Pylon Cams Please: Wazzu Game Review
The first three plays of the game summed up the whole night pretty perfectly.
The Duckies started fast, weathered some wild momentum shifts, and ultimately buried the Washington State Cougars under a mountain of their own gold.
On Wazzu’s second play from scrimmage, Jayden de Laura connected on an apparent 77-yard touchdown bomb to Calvin Jackson.
I wouldn’t say that the big play took the air out of Autzen, per se, but we were sure buckling ourselves up for a Coug fight.
But then, after further review—a phrase I am way past loathing at this point—it seemed that Jackson had actually inexplicably stepped out at the seven yard line, calling the touchdown back to there.
The Oregon crowd cheered, but it basically seemed like a formality. Surely the Cougs are just gonna score from there, right?
Let’s just say that it’s a good thing Jamal Hill doesn’t believe in formalities in football.
Because on the very next play, Hill knocked the ball out of de Laura’s scrambling hands, forcing him to fumble out the back of the end zone. Touchback. Duck ball.
And that was basically the whole night in a nutshell.
Gigantic momentum swings. A few lapses on Oregon’s part. Key turnovers. Referee involvement. But then all of that runaround just ended with the Ducks on top after all.
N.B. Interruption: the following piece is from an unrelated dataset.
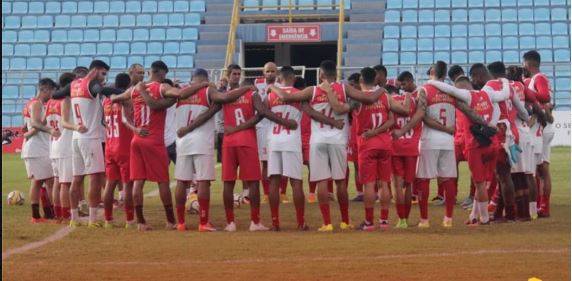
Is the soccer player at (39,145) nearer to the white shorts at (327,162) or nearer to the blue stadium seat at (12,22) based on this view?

For all the very weird things that happened in this game that made the score look closer than it actually was, this was genuinely a perfectly fine beatdown of the third or fourth best team in the Pac-12.
The Oregonian’s Ken Goe didn’t like it because it doesn’t look like Chip Kelly, but Mario’s relentless pursuit of the trenches won out once again as the Ducks pounded 306 yards on the ground, and allowed a mere 91 yards rushing in return from WSU.
Also, Max Borghi finally didn’t friggin’ score on us. That’s a win all by itself.
AB completed 77% of his passes and threw one touchdown and zero interceptions, but he was truly called upon to lead the Oregon ground game.
17 carries, 123 yards, and one acrobatic touchdown later (and another one that was stolen from him simply due to a lack of cameras), Anthony Brown was everything the Ducks needed and then some.
He’s a freak athlete, a fierce competitor, a consummate leader, and the quarterback of a 9-1 football team that is now one win away from clinching the Pac-12 North.
Travis Dye had himself a night with 88 yards rushing and two total touchdowns—that’s 10 total scores in the last four games, for the folks keeping count at home.
But the real takeaway from this game was yet another stellar performance from Byron Cardwell. The young buck had 98 yards and two rushing touchdowns himself—genuinely living up to that number 21 Oregon jersey he has been wearing around.
When CJ went down, we knew someone would have to carve out that RB2 slot for themselves, and Cutback Cardwell has done just that.
The ideal recipe for this defense from Tim DeRuyter was always a two-step deal. 1) Lean on your otherworldly defensive line to create mass amounts of pressure and force mistakes, and then 2) take advantage of those mistakes.
KT notched two sacks, Dorlus and Noah batted down some passes like they always do, and Popo found two huge tackles for loss. The pressure was at full force.
And then Verone and Bryan Addison both grabbed picks in key moments, Jamal forced that ginormous fumble, and the Ducks were back to their old winning ways in the turnover battle.
I’m going to repeat what I said last week, and what I anticipate I’ll be saying the rest of the way here:
Oregon is running the ball at a championship level, and they’re playing defense at a championship level, too.
They will make mistakes, they will bend, but they don’t flinch. They fight back.
It’s how they beat Ohio State, and it’s how they’ve won eight other games on top of that.
Ken Goe can go behind a paywall and gripe about whether or not it looks sexy, but that won’t change Mario Cristobal’s mind one bit.
It’s time to be honest with ourselves:
This isn’t the same Oregon team that put the whole nation on notice in Columbus two months ago.
This team is better.
Go Ducks.
Obviously Ken Goe stopped watching at halftime.